TUGAS ANDA:
Jawablah pertanyaan berikut berdasarkan teks di bawah.
1. Apa yang dihidangkan tuan rumah setelah sakramen perminyakan selesai?
2. Di SMP mana penulis menyarankan anak kelas VI SD itu bersekolah setelah lulus?
3. Mengapa penulis tidak melihat anak tersebut pada saat Natal 2014?

TEKS:
Saat
misa di sebuah stasi aku melihat ada seorang ibu duduk di bangku paling depan.
Tubuhnya gemuk dan pendek. Dia menggendong seorang bayi. Dia tersenyum padaku.
Aku merasa pernah melihat wajahnya. Tapi aku lupa dimana pernah melihatnya?
Sesekali aku menatap wajahnya sambil terus mengingatnya. Tetapi tetap tidak
ingat. Apakah sebuah deja vu? Ibu muda itu membaptiskan anaknya yang baru
berumur sebulan. Saat aku membaptis anaknya dia menatap dan tersenyum padaku.
Aku pun tersenyum padanya.
Selesai
misa seorang umat mengajakku untuk memberi sakramen perminyakan pada seorang
bapak yang terkena stroke. Setelah selesai sakramen perminyakan tuan rumah
menghidangkan kopi dan topuk (kue terbuat dari tepung ketan yang
digoreng). Dengan diterangi cahaya pelita kecil, kami duduk di lantai menikmati
topuk dan kopi hangat. Beberapa orang bercerita tentang para romo jaman
dulu. Terkadang aku hanya tersenyum-senyum sambil berusaha meraba apa yang
mereka bicarakan, saat mereka berbicara menggunakan bahasa daerah.
Akhirnya
aku mengungkapkan penasaranku pada salah satu ibu yang membaptiskan anaknya
pada saat misa tadi. Seorang ibu mengatakan bahwa ibu muda itu adalah
anaknya. Aku katakan bahwa rasanya aku pernah melihat dia tapi aku lupa dimana.
Ibu itu mengatakan mungkin aku melihat orang lain, sebab anaknya belum pernah
keluar dari kampung ini. Dia belum lulus SD dan sudah menikah. Sekarang aku
jadi ingat. Pada saat Paskah tahun 2014 aku datang ke kampung ini. Sebelum misa
ada beberapa anak SD yang datang ke rumah tempatku menginap. Mereka kuajari
menyanyi untuk misa Paskah. Ada anak kelas VI SD yang kuanggap dapat menyanyi.
Dialah yang kuminta mengumpulkan teman-temannya untuk latihan nyanyi. Pada saat
misa dia pun yang memimpin menyanyi. Esok paginya dia mengantarku ke kuburan
untuk mengadakan upacara di kuburan. Aku melihat anak ini cukup cerdas, maka
aku menyarankan agar setelah lulus SD dia masuk asrama dan sekolah di SMP
Menukung. Ternyata sebelum lulus SD dia sudah menikah dan kini mempunyai anak
satu. Maka pada saat Natal 2014 aku tidak melihatnya, sebab dia sedang hamil
tua.

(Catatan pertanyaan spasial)

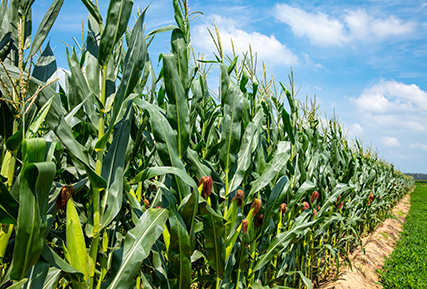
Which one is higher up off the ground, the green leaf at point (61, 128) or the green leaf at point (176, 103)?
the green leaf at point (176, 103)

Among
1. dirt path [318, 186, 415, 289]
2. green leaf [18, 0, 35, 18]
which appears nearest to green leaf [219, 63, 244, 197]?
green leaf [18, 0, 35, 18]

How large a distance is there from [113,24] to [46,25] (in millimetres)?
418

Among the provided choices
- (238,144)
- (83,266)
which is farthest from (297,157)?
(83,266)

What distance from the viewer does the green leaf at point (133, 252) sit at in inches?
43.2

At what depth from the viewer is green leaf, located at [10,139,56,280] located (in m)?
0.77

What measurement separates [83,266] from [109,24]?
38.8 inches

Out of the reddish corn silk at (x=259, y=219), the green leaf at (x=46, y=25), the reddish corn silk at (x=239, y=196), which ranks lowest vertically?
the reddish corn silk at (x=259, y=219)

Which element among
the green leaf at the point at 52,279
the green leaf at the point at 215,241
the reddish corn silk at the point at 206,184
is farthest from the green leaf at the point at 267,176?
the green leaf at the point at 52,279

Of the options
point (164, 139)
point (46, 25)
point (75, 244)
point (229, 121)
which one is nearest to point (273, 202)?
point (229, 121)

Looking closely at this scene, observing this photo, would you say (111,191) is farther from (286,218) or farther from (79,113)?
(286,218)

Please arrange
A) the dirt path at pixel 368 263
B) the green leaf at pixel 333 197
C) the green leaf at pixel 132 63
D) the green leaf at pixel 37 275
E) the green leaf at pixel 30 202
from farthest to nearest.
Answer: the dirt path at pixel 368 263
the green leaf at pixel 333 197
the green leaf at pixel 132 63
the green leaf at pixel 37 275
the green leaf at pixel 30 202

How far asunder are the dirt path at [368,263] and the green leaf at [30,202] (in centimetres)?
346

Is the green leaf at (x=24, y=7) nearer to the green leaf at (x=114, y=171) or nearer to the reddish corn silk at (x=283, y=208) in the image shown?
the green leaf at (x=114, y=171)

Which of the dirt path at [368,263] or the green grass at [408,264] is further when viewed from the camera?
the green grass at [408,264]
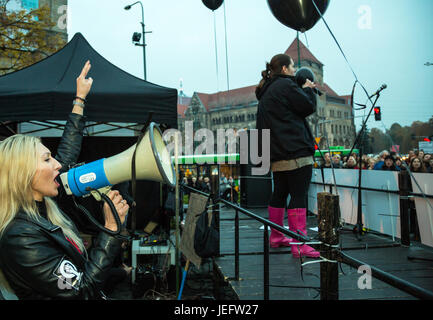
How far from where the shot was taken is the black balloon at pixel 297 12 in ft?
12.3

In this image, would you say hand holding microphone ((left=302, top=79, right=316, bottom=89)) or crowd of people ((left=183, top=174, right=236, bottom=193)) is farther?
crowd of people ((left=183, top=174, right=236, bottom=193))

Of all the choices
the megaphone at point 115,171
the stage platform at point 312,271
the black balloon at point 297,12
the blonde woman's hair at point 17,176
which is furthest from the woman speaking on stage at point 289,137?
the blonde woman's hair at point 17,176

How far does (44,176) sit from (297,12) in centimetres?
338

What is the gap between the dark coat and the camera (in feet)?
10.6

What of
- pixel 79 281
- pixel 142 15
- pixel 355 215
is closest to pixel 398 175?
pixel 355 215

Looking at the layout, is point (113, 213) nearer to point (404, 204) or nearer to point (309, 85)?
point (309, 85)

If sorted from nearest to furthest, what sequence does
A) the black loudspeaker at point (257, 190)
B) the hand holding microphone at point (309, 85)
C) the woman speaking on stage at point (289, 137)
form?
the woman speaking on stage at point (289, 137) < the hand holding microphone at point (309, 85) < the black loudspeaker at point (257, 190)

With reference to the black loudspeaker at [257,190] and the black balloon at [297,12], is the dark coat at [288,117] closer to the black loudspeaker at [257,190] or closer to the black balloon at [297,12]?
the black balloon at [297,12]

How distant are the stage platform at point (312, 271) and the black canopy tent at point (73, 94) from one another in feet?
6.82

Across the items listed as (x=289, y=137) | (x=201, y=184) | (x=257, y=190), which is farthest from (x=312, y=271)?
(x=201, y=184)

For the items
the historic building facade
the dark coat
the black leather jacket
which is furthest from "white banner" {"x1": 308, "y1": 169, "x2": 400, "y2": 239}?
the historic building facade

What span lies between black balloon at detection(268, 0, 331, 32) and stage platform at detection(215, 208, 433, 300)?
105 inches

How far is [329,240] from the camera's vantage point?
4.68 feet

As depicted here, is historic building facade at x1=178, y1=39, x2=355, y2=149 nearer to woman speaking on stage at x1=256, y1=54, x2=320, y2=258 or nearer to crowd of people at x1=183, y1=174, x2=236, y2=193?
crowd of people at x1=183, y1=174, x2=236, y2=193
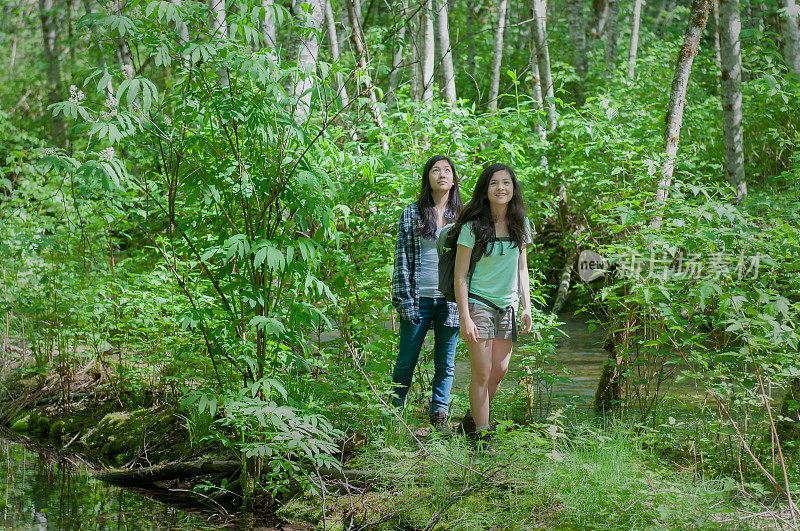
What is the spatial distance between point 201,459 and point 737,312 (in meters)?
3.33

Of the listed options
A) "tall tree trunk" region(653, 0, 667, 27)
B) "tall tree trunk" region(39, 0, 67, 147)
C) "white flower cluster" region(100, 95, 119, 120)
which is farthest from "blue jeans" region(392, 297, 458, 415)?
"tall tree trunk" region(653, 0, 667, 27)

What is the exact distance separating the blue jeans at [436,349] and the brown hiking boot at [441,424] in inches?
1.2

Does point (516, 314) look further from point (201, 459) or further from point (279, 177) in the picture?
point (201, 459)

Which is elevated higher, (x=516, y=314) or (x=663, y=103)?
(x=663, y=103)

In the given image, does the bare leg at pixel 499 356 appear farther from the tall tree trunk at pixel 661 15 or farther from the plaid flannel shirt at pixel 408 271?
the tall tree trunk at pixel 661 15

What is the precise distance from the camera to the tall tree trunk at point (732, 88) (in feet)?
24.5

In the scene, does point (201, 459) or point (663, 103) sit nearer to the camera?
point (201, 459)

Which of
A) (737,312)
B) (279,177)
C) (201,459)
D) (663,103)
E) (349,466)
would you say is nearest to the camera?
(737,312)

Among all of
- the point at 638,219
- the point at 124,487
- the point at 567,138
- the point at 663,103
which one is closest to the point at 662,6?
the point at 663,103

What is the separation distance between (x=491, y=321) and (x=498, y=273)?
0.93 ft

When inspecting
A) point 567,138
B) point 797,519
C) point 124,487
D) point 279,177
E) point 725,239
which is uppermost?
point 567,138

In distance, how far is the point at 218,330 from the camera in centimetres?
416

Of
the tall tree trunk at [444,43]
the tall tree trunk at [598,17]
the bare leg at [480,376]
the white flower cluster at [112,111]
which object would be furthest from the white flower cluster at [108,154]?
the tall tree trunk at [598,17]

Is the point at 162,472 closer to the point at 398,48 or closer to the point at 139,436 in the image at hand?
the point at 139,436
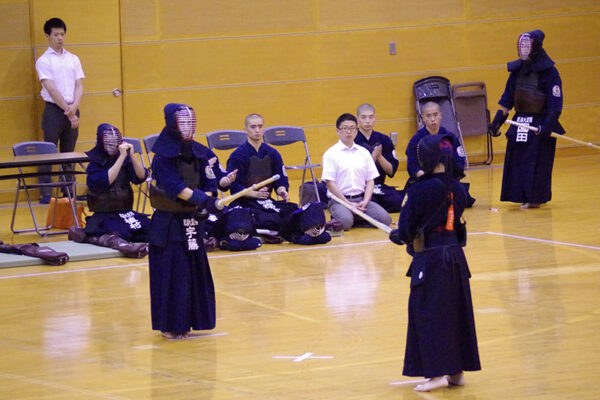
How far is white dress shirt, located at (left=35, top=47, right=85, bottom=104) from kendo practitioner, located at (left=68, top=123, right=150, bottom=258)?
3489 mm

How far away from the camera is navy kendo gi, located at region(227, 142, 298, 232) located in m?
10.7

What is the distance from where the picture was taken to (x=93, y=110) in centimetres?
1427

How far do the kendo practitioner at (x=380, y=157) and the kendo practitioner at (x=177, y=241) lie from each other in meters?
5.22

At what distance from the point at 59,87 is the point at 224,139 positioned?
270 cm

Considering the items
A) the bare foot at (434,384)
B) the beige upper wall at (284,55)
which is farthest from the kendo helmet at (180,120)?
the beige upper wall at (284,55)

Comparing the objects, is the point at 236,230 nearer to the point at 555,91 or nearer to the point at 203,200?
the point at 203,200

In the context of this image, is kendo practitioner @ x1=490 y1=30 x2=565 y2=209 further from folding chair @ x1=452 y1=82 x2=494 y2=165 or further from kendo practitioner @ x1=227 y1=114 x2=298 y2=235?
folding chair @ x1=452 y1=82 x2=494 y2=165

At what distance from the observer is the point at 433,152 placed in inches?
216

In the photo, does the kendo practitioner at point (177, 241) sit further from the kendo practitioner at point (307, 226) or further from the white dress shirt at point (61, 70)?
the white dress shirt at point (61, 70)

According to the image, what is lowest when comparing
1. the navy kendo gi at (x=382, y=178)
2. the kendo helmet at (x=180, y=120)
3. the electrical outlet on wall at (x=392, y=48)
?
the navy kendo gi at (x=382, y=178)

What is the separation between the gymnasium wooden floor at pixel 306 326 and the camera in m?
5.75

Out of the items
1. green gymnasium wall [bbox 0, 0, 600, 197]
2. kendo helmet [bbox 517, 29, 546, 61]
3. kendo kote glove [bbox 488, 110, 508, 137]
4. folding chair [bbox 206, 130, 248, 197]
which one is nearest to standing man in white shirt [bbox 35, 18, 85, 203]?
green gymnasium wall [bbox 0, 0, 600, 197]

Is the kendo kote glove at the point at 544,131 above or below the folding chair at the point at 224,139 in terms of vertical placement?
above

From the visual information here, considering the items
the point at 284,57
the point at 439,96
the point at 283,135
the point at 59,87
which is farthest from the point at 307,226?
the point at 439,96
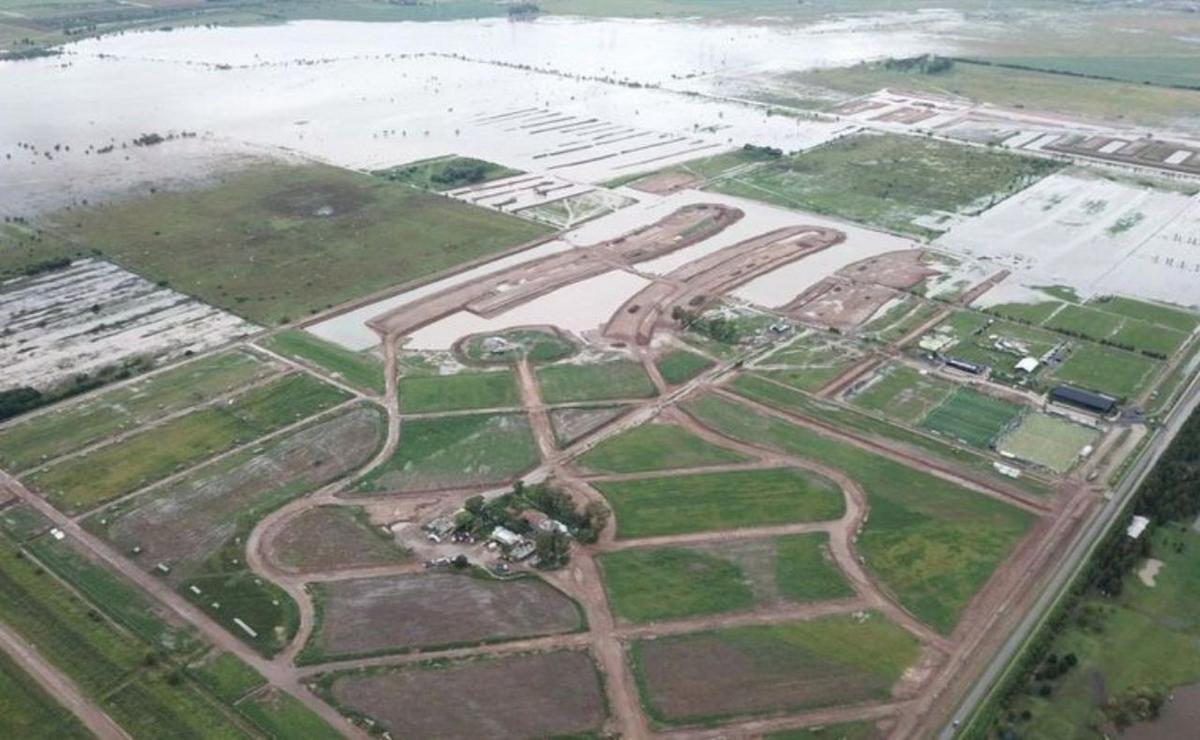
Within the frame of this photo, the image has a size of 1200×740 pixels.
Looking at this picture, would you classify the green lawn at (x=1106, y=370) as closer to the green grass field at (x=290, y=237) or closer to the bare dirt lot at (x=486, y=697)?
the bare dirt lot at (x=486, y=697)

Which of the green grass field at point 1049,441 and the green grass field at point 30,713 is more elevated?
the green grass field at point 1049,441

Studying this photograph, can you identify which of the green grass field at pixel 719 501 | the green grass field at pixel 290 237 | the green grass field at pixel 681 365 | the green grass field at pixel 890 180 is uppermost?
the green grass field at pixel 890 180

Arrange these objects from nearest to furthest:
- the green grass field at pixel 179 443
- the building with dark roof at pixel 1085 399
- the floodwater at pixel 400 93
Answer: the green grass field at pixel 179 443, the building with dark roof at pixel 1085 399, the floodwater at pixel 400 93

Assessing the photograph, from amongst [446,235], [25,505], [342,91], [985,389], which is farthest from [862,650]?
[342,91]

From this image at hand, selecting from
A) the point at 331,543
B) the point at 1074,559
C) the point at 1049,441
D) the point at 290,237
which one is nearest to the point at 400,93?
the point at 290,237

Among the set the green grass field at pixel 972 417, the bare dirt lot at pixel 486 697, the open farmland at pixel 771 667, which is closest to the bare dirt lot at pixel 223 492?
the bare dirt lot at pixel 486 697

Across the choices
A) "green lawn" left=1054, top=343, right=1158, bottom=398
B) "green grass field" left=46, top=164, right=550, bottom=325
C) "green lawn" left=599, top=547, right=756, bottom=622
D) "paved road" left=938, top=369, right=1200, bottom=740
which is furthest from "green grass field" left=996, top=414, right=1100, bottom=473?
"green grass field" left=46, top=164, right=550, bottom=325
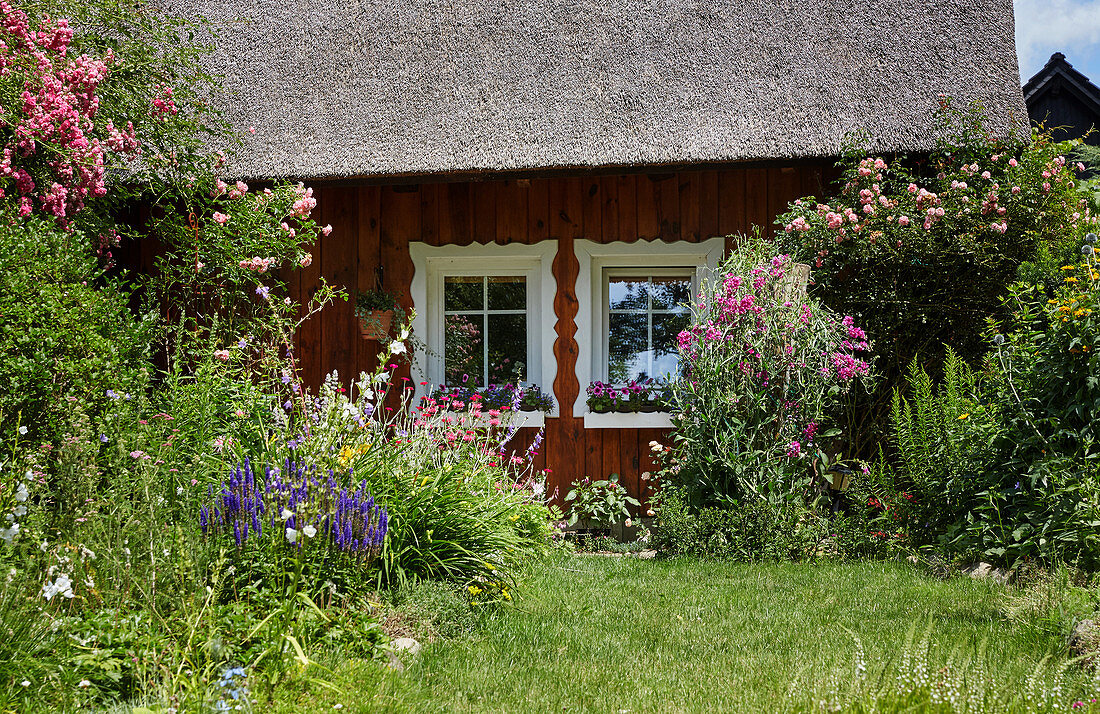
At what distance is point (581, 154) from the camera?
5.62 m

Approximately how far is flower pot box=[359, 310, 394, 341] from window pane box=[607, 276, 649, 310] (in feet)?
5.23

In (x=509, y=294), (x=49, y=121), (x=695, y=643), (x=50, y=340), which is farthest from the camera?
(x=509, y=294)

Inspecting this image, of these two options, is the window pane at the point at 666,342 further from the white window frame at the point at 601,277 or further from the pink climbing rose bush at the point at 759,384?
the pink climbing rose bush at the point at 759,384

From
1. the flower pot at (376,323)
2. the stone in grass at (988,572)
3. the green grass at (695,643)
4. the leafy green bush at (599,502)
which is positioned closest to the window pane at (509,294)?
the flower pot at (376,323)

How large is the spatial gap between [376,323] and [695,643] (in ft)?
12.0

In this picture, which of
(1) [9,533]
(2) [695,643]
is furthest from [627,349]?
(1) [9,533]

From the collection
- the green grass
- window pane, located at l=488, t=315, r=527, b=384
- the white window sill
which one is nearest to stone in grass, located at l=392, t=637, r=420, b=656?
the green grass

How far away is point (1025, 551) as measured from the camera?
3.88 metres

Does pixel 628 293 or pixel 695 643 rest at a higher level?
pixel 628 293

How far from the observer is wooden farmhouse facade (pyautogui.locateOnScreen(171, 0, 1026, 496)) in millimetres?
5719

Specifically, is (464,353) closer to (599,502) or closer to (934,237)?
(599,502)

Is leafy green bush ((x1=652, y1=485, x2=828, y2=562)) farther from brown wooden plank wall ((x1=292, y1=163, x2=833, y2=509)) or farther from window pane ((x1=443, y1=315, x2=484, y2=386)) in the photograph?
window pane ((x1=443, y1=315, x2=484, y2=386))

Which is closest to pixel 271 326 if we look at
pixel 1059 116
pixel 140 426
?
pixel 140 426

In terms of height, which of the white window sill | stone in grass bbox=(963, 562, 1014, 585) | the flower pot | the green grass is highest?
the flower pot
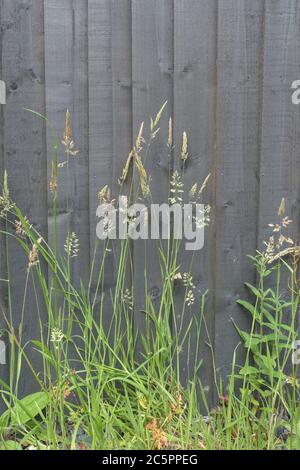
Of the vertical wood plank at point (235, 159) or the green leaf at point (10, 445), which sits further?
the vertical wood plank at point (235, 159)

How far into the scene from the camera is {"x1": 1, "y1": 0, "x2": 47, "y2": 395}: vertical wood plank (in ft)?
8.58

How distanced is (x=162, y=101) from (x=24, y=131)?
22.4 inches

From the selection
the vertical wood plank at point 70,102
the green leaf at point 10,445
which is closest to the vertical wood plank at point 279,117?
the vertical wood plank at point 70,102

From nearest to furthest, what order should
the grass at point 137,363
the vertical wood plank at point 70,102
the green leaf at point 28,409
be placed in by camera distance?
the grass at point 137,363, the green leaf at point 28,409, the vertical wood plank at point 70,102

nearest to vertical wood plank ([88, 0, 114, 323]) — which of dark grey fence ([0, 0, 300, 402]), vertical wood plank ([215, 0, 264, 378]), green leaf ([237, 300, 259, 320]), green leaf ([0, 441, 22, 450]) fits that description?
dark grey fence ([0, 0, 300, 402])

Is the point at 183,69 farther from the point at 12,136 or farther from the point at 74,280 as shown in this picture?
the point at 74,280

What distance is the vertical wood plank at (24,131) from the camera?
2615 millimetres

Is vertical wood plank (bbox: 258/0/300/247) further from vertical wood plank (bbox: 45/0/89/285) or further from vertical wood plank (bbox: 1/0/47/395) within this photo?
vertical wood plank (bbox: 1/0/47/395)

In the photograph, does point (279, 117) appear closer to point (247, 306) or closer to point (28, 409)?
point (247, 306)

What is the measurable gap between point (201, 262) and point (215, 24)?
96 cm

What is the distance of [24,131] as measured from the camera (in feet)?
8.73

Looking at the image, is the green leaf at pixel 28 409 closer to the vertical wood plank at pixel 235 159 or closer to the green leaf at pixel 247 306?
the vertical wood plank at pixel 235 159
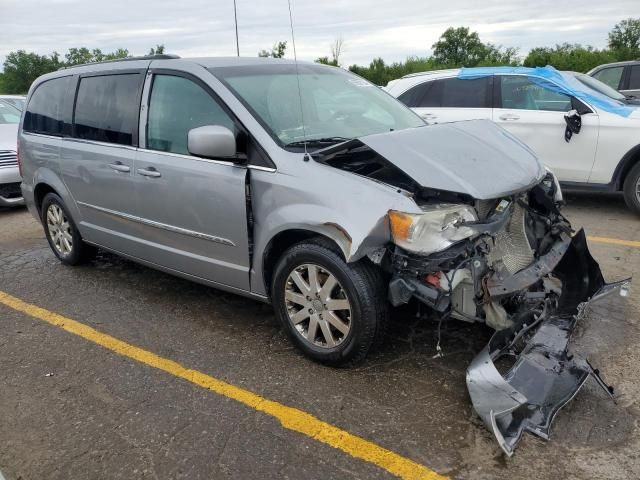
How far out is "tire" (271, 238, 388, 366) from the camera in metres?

JAWABAN TUGAS:
1. Kopi dan topuk, yaitu kue yang terbuat dari tepung ketan yang digoreng.
2. Di SMP Menukung.
3. Sebab anak tersebut sedang hamil tua.